When the South Carolina presidential primary rolls around on Jan. 26, race will be a major factor in the Democratic primary because 51 percent of the state’s registered Democrats are black, and they are expected to make up the majority of voters on the Democratic side.

“South Carolina’s contest is as close to a ‘black primary’ as we’re going to get in 2008 — the only time in the entire campaign, almost certainly, when Democrats will be fighting all-out for African-American votes,” according to the latest issue of the Nation magazine.

So, instead of pretending that Obama’s skin color does not matter, we should use this campaign as an opportunity to be publicly honest about race and the unique role it plays in national electoral politics.

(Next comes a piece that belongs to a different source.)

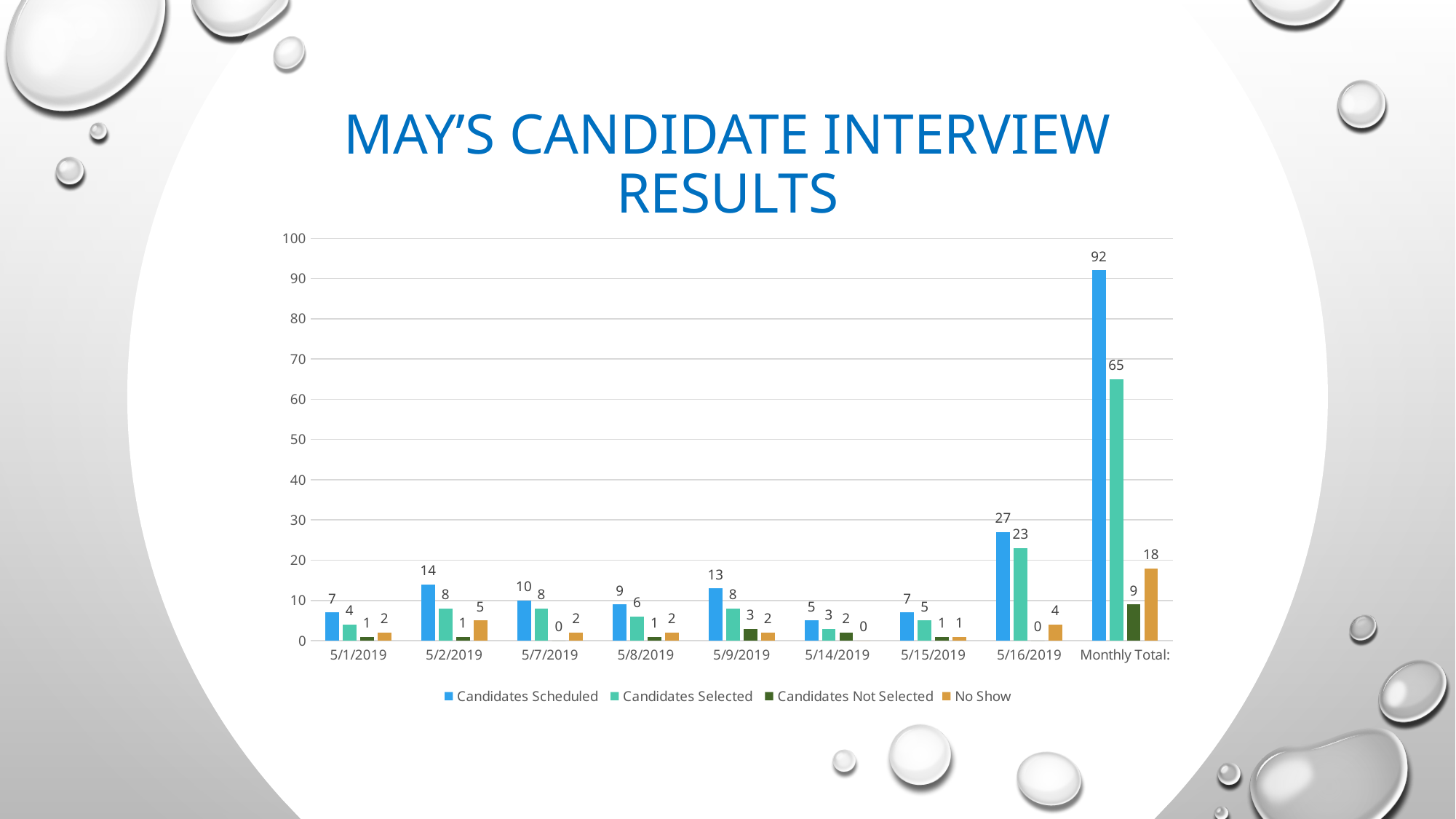
What is the title of the chart? May's Candidate Interview Results Which is larger for 5/2/2019: Candidates Scheduled or Candidates Selected? Candidates Scheduled Excluding the Monthly Total, which date has the highest value for Candidates Scheduled? 5/16/2019 What is the value of Candidates Selected for the Monthly Total? 65 Excluding the Monthly Total, which date has the lowest value for Candidates Scheduled? 5/14/2019 What is the difference between Candidates Scheduled and Candidates Selected for the Monthly Total? 27 How many categories are shown on the x axis? 9 How many series does the legend list? 4 What type of chart is shown on the slide? Bar chart What is the value of No Show for 5/2/2019? 5 What is the value of Candidates Scheduled for 5/16/2019? 27 What is the value of Candidates Not Selected for 5/9/2019? 3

(Bill Maxwell is a columnist and editorial writer for the St. Petersburg Times. E-mail bmaxwell(at)sptimes.com.)


  1. SEAL

    Obama/Edwards would be the perfect ticket. I wonder if they’re too far apart on the health care thing for that to happen? I would love to see Edwards as VP engineering a national health care plan while Obama ends the war, plays with congress, and stabalizes the Middle East to bring the price of oil down.

  2. ekaton

    I don’t know Obama. He’s probably a very good man who means well, but look who he’s chosen to surround his campaign.

    I get a real creepy feeling about Obama. He looks like a Manchurian Candidate to me.

    Take a look at Obama’s top advisors.

    Mark Brzezinski, son of Zbigniew, former Clinton NSC official and top Obama advisor. Architect of the 2004 “people power” color revolution/coup in Ukraine. Main goal: THE DESTRUCTION OF RUSSIA.

    Secretary of State for African Affairs, Susan Rice. She wants to bomb Sudan.

    Richard Clarke, former terror advisor of the Clinton and Bush administrations. Main accomplishment: originating the official myth of 9/11.

    Dennis Ross, former Middle East negotiator for Bush and Clinton. Main goal: play the Arabs against the Iranians to perpetuate Israeli occupation of the West Bank and Gaza.

    — Kent Shaw

  3. LurkingFromTheLeft

    Thanks Kent –

    …you’ve managed to help identify why I just can’t get all warm and oozy over Obama –

    …he looks good, speaks well, but something just stops me from falling under his spell – OR their plans for him –

    …I’m still speaking up for Bill Richardson –

    …hell, if Obama’s handlers would offer Richardson the other slot, I might actually feel like believing we can fly –


  4. jzelensk

    Still waiting for Obama to show up.

    Obama seems like a nice enough guy, certainly a better candidate than any Republican, but his positions so far do not reflect an individual who wishes to see fundamental change – in health care, in US imperialism, in the corporate takeover of America, in big money in politics.

  5. bryan mcclellan

    Please don’t forget that Jesse Jackson,Al Sharpton, Oprah,and the corporate borg among many others are waiting in the wings to manipulate him.They are licking their collective chops at the chance to make him in their image,and he will have to be very strong willed to avoid the knives in the back.It would tickle me pink if he possesses the resolve to ignore the panderers.

  6. Donnat

    I think Obama is genuine and shows great leadership qualities. His race was never an issue with me and it only made me uneasy that Oprah fell head over heels in love with him, as I’m not an Oprah fan. However, if she’s got so much influce that she’s responsible for giving him this boost, he ought to make her his VP running mate.

    Oprah aside, I still think he’s got ‘something’ and it will propel him to the top.

  7. DejaVuAllOver

    I think Edwards is a late bloomer. Once Hillary is exiled to the floor underneath the dining-room table licking her wounds, the Edwards / Obama race will get interesting. I hope so. I think Edwards is the guy for me. Not because he’s white, but because he’s the only one seriously proposing major changes in our labor laws. Perhaps Obama will step up to the plate, but I see his recent stardom as a political Brittney Spears. It won’t last.

  8. ekaton

    When I get a chance to hear him talk I like Richardson. But the big-money-managed-and-owned press has already decided who the frontrunners are to be.